Anyway here is a piece of code written by Anton Lapounov, one of the guys behind XslCompiledTransform. It shows how to use internal Errors list via reflection (just remember you would need FullTrust for that) to report all XSLT compilation errors and warnings. The code is in the public domain - feel free to use it.  I'm going to incorporate it into the next nxslt release. I'd modify it a little bit though - when for some reason (e.g. insufficient permissions) errors info isn't available you still have XsltException with at least first error info.

private void Run(string[] args) {
    XslCompiledTransform xslt = new XslCompiledTransform();
    try {
        xslt.Load(args[0]);
    }
    catch (XsltException) {
        string errors = GetCompileErrors(xslt);
        if (errors == null) {
            // Failed to obtain list of compile errors
            throw;
        }
        Console.Write(errors);
    }
}

// True to output full file names, false to output user-friendly file names
private bool fullPaths = false;

// Cached value of Environment.CurrentDirectory
private string currentDir = null;

/// 
/// Returns user-friendly file name. First, it tries to obtain a file name
/// from the given uriString.
/// Then, if fullPaths == false, and the file name starts with the current
/// directory path, it removes that path from the file name.
/// 
private string GetFriendlyFileName(string uriString) {
    Uri uri;

    if (uriString == null ||
        uriString.Length == 0 ||
        !Uri.TryCreate(uriString, UriKind.Absolute, out uri) ||
        !uri.IsFile
    ) {
        return uriString;
    }

    string fileName = uri.LocalPath;

    if (!fullPaths) {
        if (currentDir == null) {
            currentDir = Environment.CurrentDirectory;
            if (currentDir[currentDir.Length - 1] != Path.DirectorySeparatorChar) {
                currentDir += Path.DirectorySeparatorChar;
            }
        }

        if (fileName.StartsWith(currentDir, StringComparison.OrdinalIgnoreCase)) {
            fileName = fileName.Substring(currentDir.Length);
        }
    }

    return fileName;
}

private string GetCompileErrors(XslCompiledTransform xslt) {
    try {
        MethodInfo methErrors = typeof(XslCompiledTransform).GetMethod(
            "get_Errors", BindingFlags.NonPublic | BindingFlags.Instance);

        if (methErrors == null) {
            return null;
        }

        CompilerErrorCollection errorColl = 
            (CompilerErrorCollection) methErrors.Invoke(xslt, null);
        StringBuilder sb = new StringBuilder();

        foreach (CompilerError error in errorColl) {
            sb.AppendFormat("{0}({1},{2}) : {3} {4}: {5}",
                GetFriendlyFileName(error.FileName),
                error.Line,
                error.Column,
                error.IsWarning ? "warning" : "error",
                error.ErrorNumber,
                error.ErrorText
            );
            sb.AppendLine();
        }
        return sb.ToString();
    }
    catch {
        // MethodAccessException or SecurityException may happen 
        //if we do not have enough permissions
        return null;
    }
}

Feel the difference - here is nxslt2 output:

An error occurred while compiling stylesheet 'file:///D:/projects2005/Test22/Test22/test.xsl': 
System.Xml.Xsl.XslLoadException: Name cannot begin with the '1' character, hexadecimal value 0x31.
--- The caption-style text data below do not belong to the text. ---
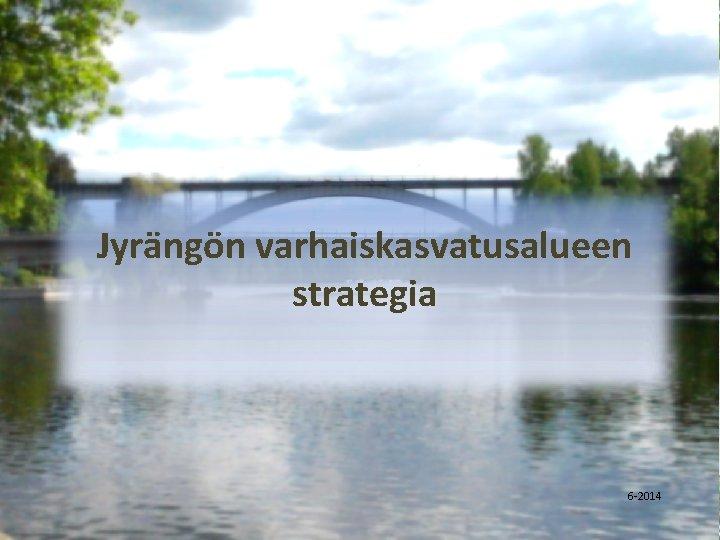 Jyrängön varhaiskasvatusalueen strategia 6 -2014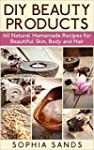 DIY Beauty Products:: 60 Natural Home...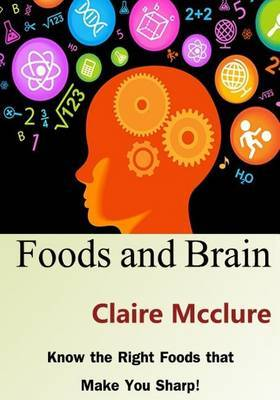 Foods and Brain: Know the Right Foods That Make You Sharp!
And here is Anton's code output:

test.xsl(11,5) : error : Name cannot begin with the '1' character, hexadecimal value 0x31.
test.xsl(12,5) : error : Name cannot begin with the '0' character, hexadecimal value 0x30.
test.xsl(13,5) : error : The empty string '' is not a valid name.
test.xsl(14,5) : error : The ':' character, hexadecimal value 0x3A, cannot be included in a name.
test.xsl(15,5) : error : Name cannot begin with the '-' character, hexadecimal value 0x2D.

It's surprisingly easy in .NET 2.0. Obviously it can't be done with pure XSLT, but an extension function returning line number for a node takes literally two lines. The trick is to use XPathDocument, not XmlDocument to store source XML to be transformed.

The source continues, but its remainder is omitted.